Des plaques tournantes du trafic d’antiquités

« La grande majorité des antiquités volées en Irak ont été envoyées vers l’un des pays du Golfe persique, puis vers les États-Unis, poursuit Ahmed al-Alaywi. Certaines, suite au pillage du musée national par les soldats américains, d’autres par des entreprises mafieuses qui ont profité du chaos sécuritaire. »  En 2017, une affaire a fait grand bruit dans le monde feutré des collectionneurs internationaux : celui de la société américaine Hobby Lobby, condamnée par la justice de son pays à une amende de 3 millions de dollars pour avoir acheté illégalement 5 500 objets anciens venus d’Irak – des tablettes gravées de cunéiformes principalement – auprès de revendeurs basés dans des pays du Golfe persique dont les Émirats arabes unis.

Le plan d’action de Hobby Lobby était simple : les revendre aux plus offrants, aux États-Unis, grâce à de faux certificats d’authenticité.
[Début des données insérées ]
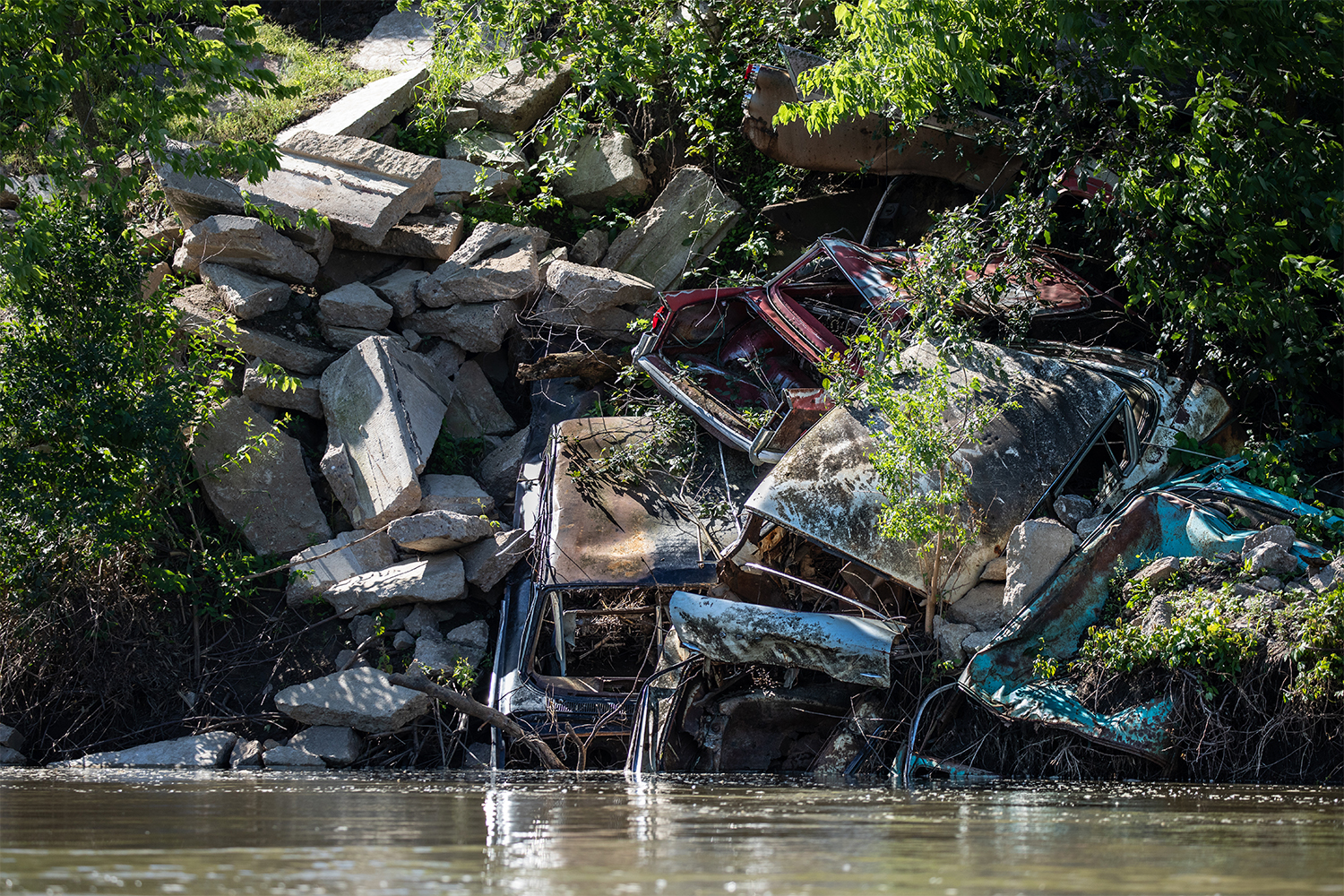 Vintage+vehicles+lay+embedded+into+the+riverbank+of+the+Iowa+River+south+of+Riverside%2C+Iowa+on+June+13%2C+2019.+In+efforts+to+reduce+riverbank+erosion%2C+vehicles+are+sometimes+placed+on+the+shore.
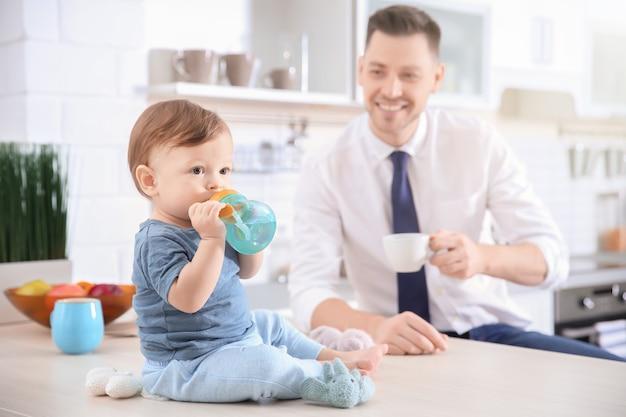 Ochtend van schattige babyjongen en zijn vader in de keuken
Acculé, le président de l’entreprise américaine, Steve Green, a reconnu à l’époque qu’il « aurait dû exercer davantage de surveillance et remettre en question soigneusement la manière dont les acquisitions avaient été gérées ». Un euphémisme. Depuis 2004, la justice américaine avait totalement interdit l’importation de biens culturels et patrimoniaux venus d’Irak. Tandis que le gouvernement irakien, dès sa remise sur pied, avait lui aussi voté une loi stipulant que toute antiquité originaire d’Irak était propriété de l’État irakien et qu’aucun individu ne pouvait en posséder sans l’autorisation express du gouvernement de Bagdad. Suite au scandale, plusieurs personnes avaient été arrêtées, des Israéliens et des Émiratis. 

 

Un trafic qui nourrit la violence

Certains analystes vont même plus loin, au-delà du « simple » trafic d’antiquités. Selon The Docket, une initiative de la Clooney Foundation for Justice, les trafiquants de la région se sont largement servis dans le patrimoine irakien, mais aussi plus récemment en Syrie, en Libye et au Yémen. Leurs butins servent avant tout à alimenter les efforts de guerre des belligérants et des milices. « Le pillage d’antiquités est souvent considéré comme un crime sans victime, mais c’est loin d’être le cas », dénonce Anya Neistat, directrice juridique de The Docket. « Le pillage d’objets culturels est destructeur physiquement et socialement, et la vente d’antiquités permet aux groupes armés de financer les conflits, le terrorisme et d’autres crimes contre les civils. »

Selon le rapport publié en 2022 par The Docket, « Les zones franches – essentiellement des entrepôts hors taxes créés pour conserver temporairement des produits manufacturés – jouent un rôle important dans le trafic international d’antiquités pillées. » Reste maintenant aux instances internationales – à commencer par l’UNESCO – de continuer à faire son travail.